Part of the problem with the discussion about climate change is that people who've never actually looked at the numbers feel the emotional need to take the position of an expert and explain what will help.

And yes, if a car is rolling down the hill at you, at some level, technically, throwing a grape at it will slow it down.

But not enough to matter.

When you take the time to put your solution in the specific context of the discussion, and take a look at how big the impact is, you realize "oh wait, no, this actually isn't a valid line of thought."

You might as well try to solve the national debt with a ten dollar bill.

You're missing way, way too many zeroes.

In order to stop climate change, we must go carbon negative. Energy reduction does not change carbon dynamic spread, and cannot solve the problem without reducing our energy spend to zero.

I enthusiastically recommend that you read some work by the academics before continuing. These are not new ideas, and they have been roundly and thoroughly debunked for decades.

It turns out that yes, we have thought of insulation. This was not a curve ball. Owens Corning has so thoroughly advertised it to us that by the time I said their name, we all shared a memory of their mascot, its song, and their theme color.

There is a reason that absolutely nobody who's got actual traction in the field is offering improved insulation as a solution.

The reason Passivhaus is a good example is simple: they claim a 90% reduction in carbon, and when they tried to get LEED certified, LEED said "actually you increase carbon, we're not certifying you."

You're listening to marketing, and trying to hold it up as engineering. Every time you attempt to google for this, please do yourself a favor, and check whether the text you're looking at is word for word identical to their marketing materials.

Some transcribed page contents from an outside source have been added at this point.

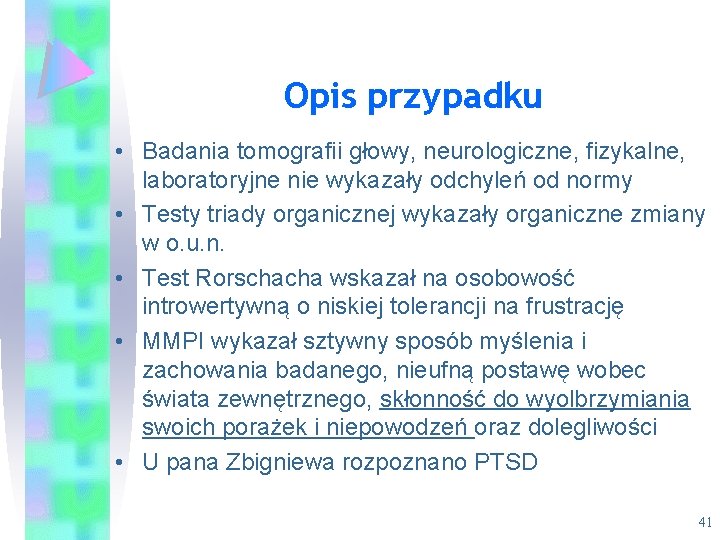 Opis przypadku

• Badania tomografii głowy, neurologiczne, fizykalne, laboratoryjne nie wykazały odchyleń od normy
• Testy triady organicznej wykazały organiczne zmiany w o.u.n.
• Test Rorschacha wskazał na osobowość introwertywną o niskiej tolerancji na frustrację
• MMPI wykazał sztywny sposób myślenia i zachowania badanego, nieufną postawę wobec świata zewnętrznego, skłonność do wyolbrzymiania swoich porażek i niepowodzeń oraz dolegliwości
• U pana Zbigniewa rozpoznano PTSD

41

Try a university study. None of them say it's a benefit, and there have been tons.

Respectfully, no, weird houses that make carbon worse aren't going to fix this either. Thanks for understanding.


A lot of what you typed have nothing to do with my answer. You also seem to be making a lot of very uncharitable and unpolite assumptions about me that don't make sense at all, since I only posted one single message, so I'll assume you're under the impression that I am someone else. Sorry but I won't be dragged into an internet argument.


Seems like every time extremist solar fans try to say "I don't understand why everyone doesn't just do it my way, which doesn't work unless you engage in exotic housing outside of cities," and someone points out why that doesn't actually work, they take it like a personal attack


I don't see why you're trying to claim I'm an "extremist solar fan" here, when all I did was trying to clarify what someone else meant.

I seriously hold no dog in this race but you're literally calling me a radical... maybe you're confusing me with someone else?